A year later, you've encountered more disappointments than you could have imagined.

You've graduated, so for the first time in your entire life, you are no longer allowed to call yourself a student.

Unless you’re super lucky or have some crazy connections, you've probably joined the rest of the recent college graduates in being unemployed.

When someone asks you what you do, your answer is more like this: “… I actually just graduated a few months ago, so I’m just looking for a real job now.”

You’ll continue to use this excuse for the next few months, too. The future isn’t as easy as you thought, and definitely doesn't have the same ring to it.

You've come to terms with having to move out of your parent's house.

When you’re 22, your parents hint about you moving out. You chuckle a bit to yourself, “I’m only 22!”

You’re so young, you still have forever until you actually even need to think about getting a place of your own.

And then, you turn 23 and the need to be independent is as apparent to you as it is to your parents.

You've either moved out already, or are in the process of moving out.

Twenty-three is the age to spread those wings, maybe move to a new city and sleep on the worst mattress in the entire world while barely making rent.

It’s no longer acceptable to be in the club every other night.

Being 22 is basically an extension to 21. You’re still kind of new to the whole legally drinking thing, except you've lost the annoying “21” act (hopefully), and now you kind of just go out to go out.

It’s still okay at 22 because like I said, you really were just 21. But if you’re 23 and routinely poppin’ bottles and spending all of your money on alcohol, it’s probably time you stop.

I mean really, please stop. It makes you look immature and irresponsible. It’s time to limit the clubbing to once or twice a week, at least.

You now truly understand the value of a dollar…. As well as how much debt you’re really in.

When you’re 22, constantly swiping your card is second nature. Spending $150 at Marshall’s only gives you anxiety for a split second.

It’s like a game of, "How much debt can I actually get myself in?"

Does it really matter when you’re dead anyway? You only live once, right? Buy the shoes.

A year later, when you’re turning 23, you have round-the-clock anxiety because of the mess your 22-year-old self got you in.

Paying off your cards and adding money to your savings account becomes more appealing than buying that new pair of heels you love. Being more responsible just comes with the age, I guess.

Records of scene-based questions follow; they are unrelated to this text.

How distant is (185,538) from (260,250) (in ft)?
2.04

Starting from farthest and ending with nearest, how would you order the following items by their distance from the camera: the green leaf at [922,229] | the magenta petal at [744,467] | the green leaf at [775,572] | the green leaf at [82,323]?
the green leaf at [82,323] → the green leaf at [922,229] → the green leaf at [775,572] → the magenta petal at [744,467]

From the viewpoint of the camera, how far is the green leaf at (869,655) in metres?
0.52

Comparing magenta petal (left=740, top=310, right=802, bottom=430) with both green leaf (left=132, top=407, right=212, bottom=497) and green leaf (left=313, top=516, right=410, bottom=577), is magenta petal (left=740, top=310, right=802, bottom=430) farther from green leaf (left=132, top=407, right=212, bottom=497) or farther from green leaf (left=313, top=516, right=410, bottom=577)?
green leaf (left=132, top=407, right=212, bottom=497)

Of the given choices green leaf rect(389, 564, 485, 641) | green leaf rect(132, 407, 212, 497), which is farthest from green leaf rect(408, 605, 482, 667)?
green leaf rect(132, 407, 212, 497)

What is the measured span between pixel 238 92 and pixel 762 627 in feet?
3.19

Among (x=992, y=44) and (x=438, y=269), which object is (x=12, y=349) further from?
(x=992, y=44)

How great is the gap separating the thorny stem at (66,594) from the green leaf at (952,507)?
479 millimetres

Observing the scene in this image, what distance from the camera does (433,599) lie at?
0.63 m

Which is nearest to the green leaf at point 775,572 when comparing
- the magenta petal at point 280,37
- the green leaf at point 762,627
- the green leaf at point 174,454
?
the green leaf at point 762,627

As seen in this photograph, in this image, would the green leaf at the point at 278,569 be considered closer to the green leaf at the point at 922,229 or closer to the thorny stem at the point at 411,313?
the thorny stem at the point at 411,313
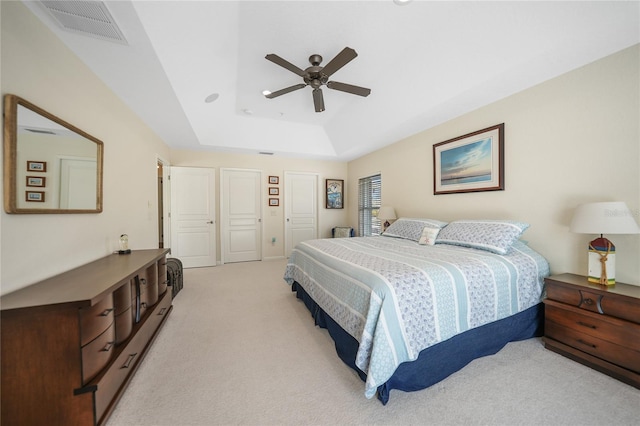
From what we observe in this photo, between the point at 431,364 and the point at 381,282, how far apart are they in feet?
2.17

Social media becomes less social, and less relevant.

Twenty-two is literally all about having fun and showing the world just how much of it you’re having.

It’s the socially acceptable form of bragging. Post as many pictures of you laughing and drinking that you can.

The more likes you get, the cooler you are, obviously. Social media is your life. But, when you turn 23, it all fades away.

You realize that you don’t give a sh*t about more than half of your “friends” and you really don’t care if they know about your life.

You still post stuff, but you aren't constantly checking in to see how many people favorited it.

You decided to delete all of the irrelevant people: the “popular” kids you went to high school with, who actually aren't doing crap with their lives, the random college classmates you had to work on group projects with and the old coworkers that you never really liked.

It’s time to face that 23 is basically your transition period from your early 20s (aka “party time”) to your mid-20s (aka “get your sh*t together time”).

Soon enough, you'll be five years away from your 30s (aka “you better have your own goddamn job, car, house and some type of relationship time”).

But, if you think turning 23 is bad, just wait until you turn 24.